Wednesday, October 26, 2016

Frankenstein Sundae, 251


A PAUSE FOR AN INSERT TO PLACE ELSEWHERE IN THIS OUT-OF-CONTROL MANUSCRIPT.


Last evening (October 25, 2016), returning from a drive over to Kent, Joyce told me that the night before—at ten o’clock—she’d been awakened by the sound of our cuckoo clock announcing the hours. She had been so soundly asleep that she had not recognized the friendly offerings from that clock that had once belonged to my great-grandfather Warren A. Lanterman (1866–1963) but instead heard what she thought were the cries of a child. It alarmed her so much that she had difficulty returning to sleep.
Her story reminded me of an experience I had (and which I’ve mentioned here earlier) at the former home of Lord Byron, Newstead Abbey, a home in Nottinghamshire, England, now open to the public. It had indeed been an Abbey (built in the twelfth century), until Henry VIII, in a rage about the Pope’s denial of a divorce request (he was hot for Anne Boleyn and wanted to move on and marry her—which, of course, he subsequently did, until he tired of her, at which time Anne lost her head) dissolved all Roman Catholic Church property between 1536–1541 and declared that England was now a Protestant nation.

DATASET SECTION:
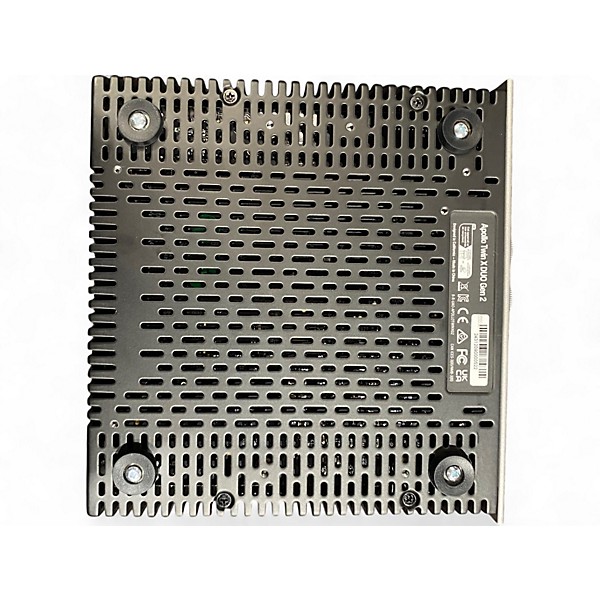 Used Universal Audio Apollo Twin X DUO Gen 2 10x6 Thunderbolt 3 Audio Interface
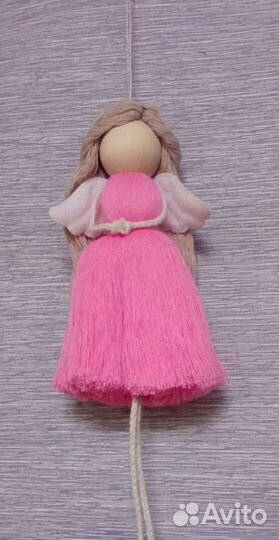 Интерьерная кукла ручной работы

PROBLEM DESCRIPTION: Please carry on the Newstead Abbey passage at the top of the page, beginning right after its final sentence.

RESPONSE TO THE EXERCISE:
That’s a lot. Let’s simplify …
On Saturday, April 17, 1999, I planned to visit Newstead Abbey. That spring, I was, as you may recall, in Europe chasing the Mary Shelley story—from England to Italy. And Byron had been a key player in her life—in fact, he was the indirect cause of her husband’s drowning in Italy. Bysshe Shelley had been so intent on matching Byron in so many ways—creatively, financially (no chance there!)—that when the men began talking about building boats to play with (and in) during the summer of 1822, well, Bysshe was in (in more ways than one, it would, sadly, turn out).
Mary had seen the return of Byron’s remains from Greece (where he died on April 19, 1824, of illness) and had been among the myriads of grieving fans who had watched his body transported by wagon from London to Newstead Abbey. That body, by the way, had been soaked in wine as a preservative (appropriate), just before handlers placed it aboard the ship Florida, which then transported it from the Greek island Zante (or Zakynthos). The body quickly acquired the wine’s correspond1ng color.[i] But when Mary visited the undertaker’s, she saw only the casket. The closed casket.
By the way, Bryon’s great biographer, Leslie A. Marchand, informs us that, after an especially brutal and crude autopsy, Byron’s viscera and heart and brain were stored in a container separate from the coffin.[ii]
Well, I have rambled on, haven’t I? Next time … we’ll finish the story about the cuckoo clock that startled Joyce—and learn why it prompted my memories of Newstead Abbey.

Greek island of Zante





[i] Details here from Leslie A. Marchand, Byron: A Biography, 3 vols. (New York: Alfred A. Knopf, 1957), 1233, et. seq.
[ii] Ibid., 1234.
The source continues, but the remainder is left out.